╭─ Reading text

1 Introduction

There are many reasons to study the attenuation of seismic waves. Variations in regional attenuation (1/Q) can facilitate structure and tectonic interpretation (e.g., Frankel, 1990). Local and regional distance attenuation of seismic phases is important in earthquake hazard prediction. Quantifying seismic wave attenuation and correcting for its effects improves source parameter studies, which will aid in discrimination of small nuclear tests from naturally occurring earthquakes (e.g., Baker et al., 2004; Mayeda et al., 2003; Taylor et al., 2002). Current event identification relies on Q models to remove propagation effects, revealing source differences. Q models taken from the literature can vary greatly within the same region. In previous work (Ford et al., 2008), we compared five different 1-D methods to measure Q Lg and attempted to assess the error associated with the results. The assessment showed the possible influence of lateral variations in attenuation. In the same spirit of the 1-D method comparison study, we compare inversions for 2-D attenuation in the Yellow Sea/Korean Peninsula (YSKP) using three different methods with identical data. The comparison is made for the source, site, and path parameters.

╰─
╭─ Provided information

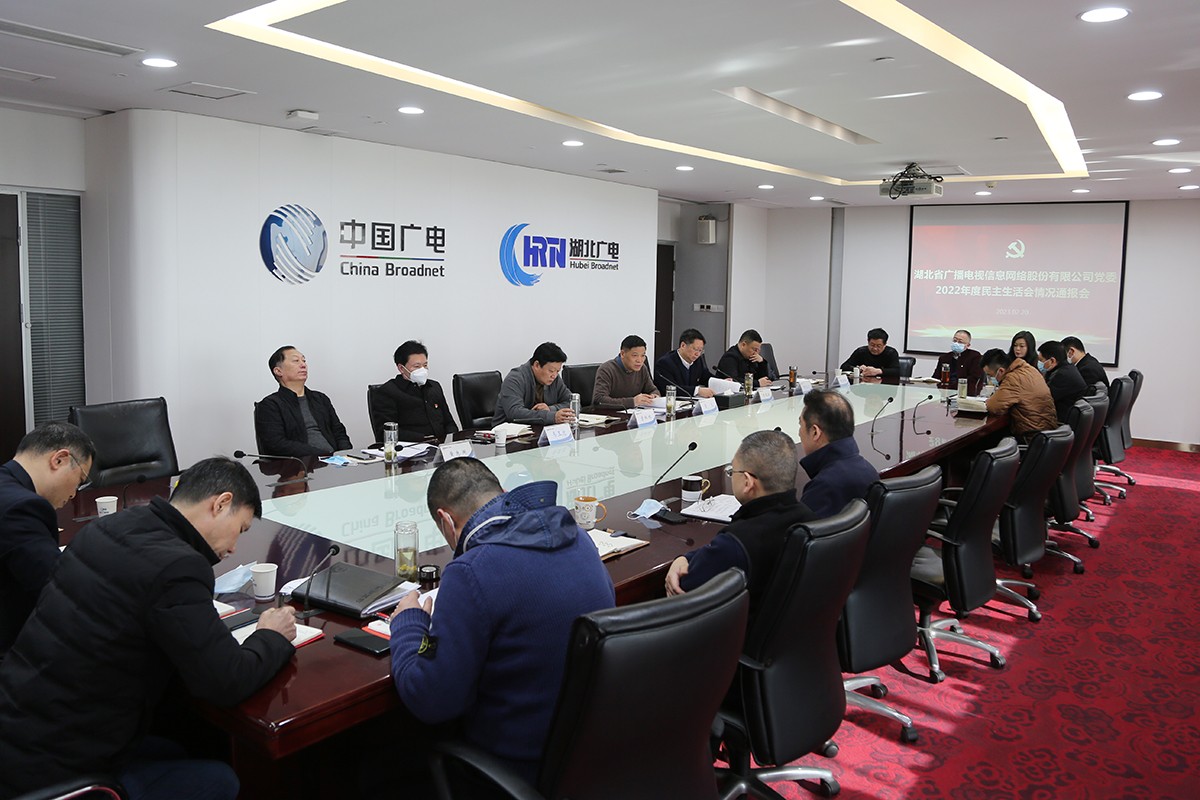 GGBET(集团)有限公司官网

╰─
╭─ Provided information

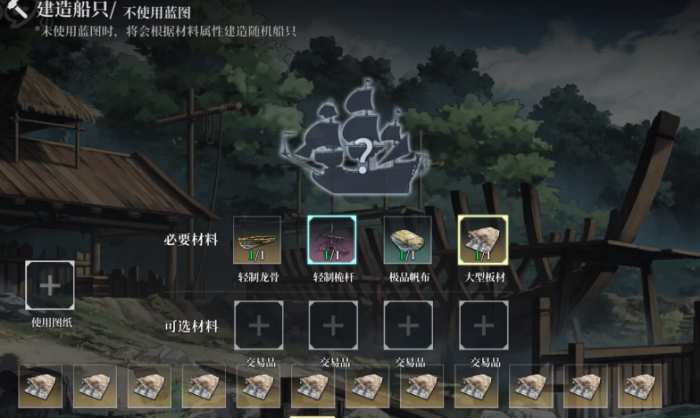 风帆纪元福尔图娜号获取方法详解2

╰─

- _What you need to do_
1. In the introduction on seismic wave attenuation, how many 1-D methods for measuring Q Lg did the earlier work compare?
2. Pick up the introduction on seismic wave attenuation after its last sentence and keep writing.

- _Answers by task_
1. Five.

2.
Comparison of solutions obtained with different methods can give insight to the model error, which is often considerably more important and larger in magnitude than any type of random error that is usually calculated for inverse studies. This study will only assess this model-based error. In the section that follows we will outline the amplitude tomography method of Phillips and Stead (2008) and the source-interpreted amplitude tomography method of Pasyanos et al. (2009). We will also introduce the coda-source corrected amplitude tomography method, which is a 2-D implementation of the 1-D analysis presented in Walter et al. (2007). Concludingly, the attenuation structure of the YSKP will be interpreted in terms of the tectonics of the region.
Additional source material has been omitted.